Thursday, September 13, 2012

Roses Poems

In The Storm Of Roses
Wherever we turn in the storm of roses,
the night is lit up by thorns, and the thunder
of leaves, once so quiet within the bushes,
rumbling at our heels.

  by Ingeborg Bachmann



Asking For Roses 
A house that lacks, seemingly, mistress and master,
With doors that none but the wind ever closes,
Its floor all littered with glass and with plaster;
It stands in a garden of old-fashioned roses.
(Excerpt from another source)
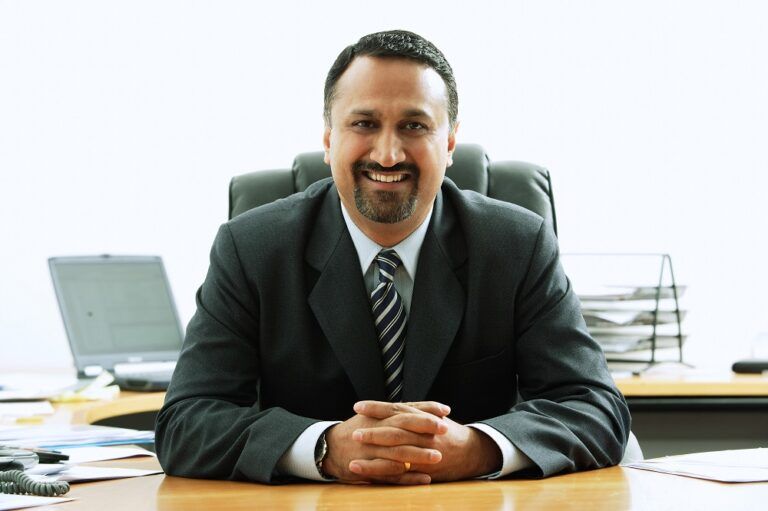 Stress Management in the Workplace | Online Upskilling Course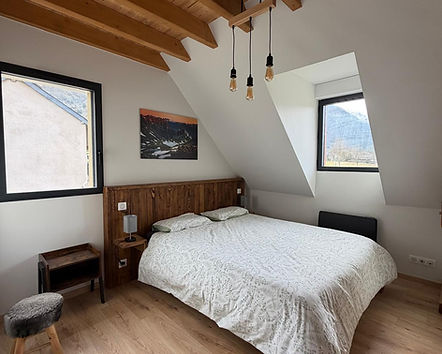 WhatsApp Image 2026-02-21 at 11.11.07 (4).jpeg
I pass by that way in the gloaming with Mary;
'I wonder,' I say, 'who the owner of those is.'
'Oh, no one you know,' she answers me airy,
'But one we must ask if we want any roses.'

So we must join hands in the dew coming coldly
There in the hush of the wood that reposes,
And turn and go up to the open door boldly,
And knock to the echoes as beggars for roses.
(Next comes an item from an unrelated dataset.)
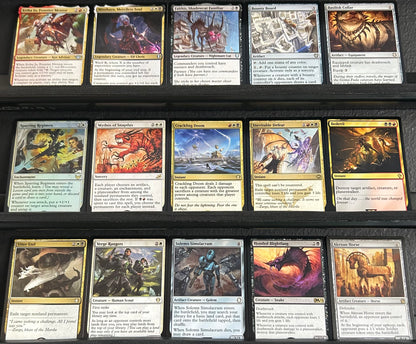 Kelsien, the Plague - Pinging Death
'Pray, are you within there, Mistress Who-were-you?'
'Tis Mary that speaks and our errand discloses.
'Pray, are you within there? Bestir you, bestir you!
'Tis summer again; there's two come for roses.
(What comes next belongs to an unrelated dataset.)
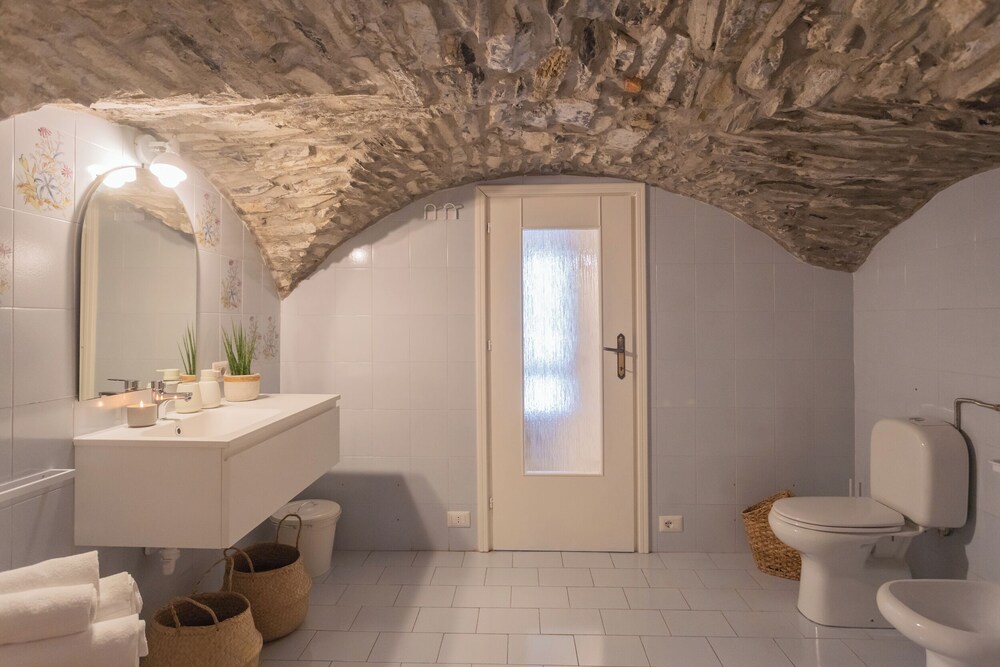 Il Porticciolo by Rent all Como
'A word with you, that of the singer recalling--
Old Herrick: a saying that every maid knows is
A flower unplucked is but left to the falling,
And nothing is gained by not gathering roses.'

We do not loosen our hands' intertwining
(Not caring so very much what she supposes),
There when she comes on us mistily shining
And grants us by silence the boon of her roses.

by Robert Frost

  
When the Rose is Faded 
When the rose is faded,
Memory may still dwell on
Her beauty shadowed,
And the sweet smell gone.

That vanishing loveliness,
That burdening breath,
No bond of life hath then,
Nor grief of death.

'Tis the immortal thought
Whose passion still
Makes the changing
The unchangeable.

Oh, thus thy beauty,
Loveliest on earth to me,
Dark with no sorrow, shines
And burns, with thee.
 
by Walter de la Mare


The Rose and the Cross 
Out of the seething cauldron of my woes,
Where sweets and salt and bitterness I flung;
Where charmed music gathered from my tongue,
And where I chained strange archipelagoes
Of fallen stars; where fiery passion flows
A curious bitumen; where among
The glowing medley moved the tune unsung
Of perfect love: thence grew the Mystic Rose.

Its myriad petals of divided light;
Its leaves of the most radiant emerald;
Its heart of fire like rubies. At the sight
I lifted up my heart to God and called:
How shall I pluck this dream of my desire?
And lo! there shaped itself the Cross of Fire!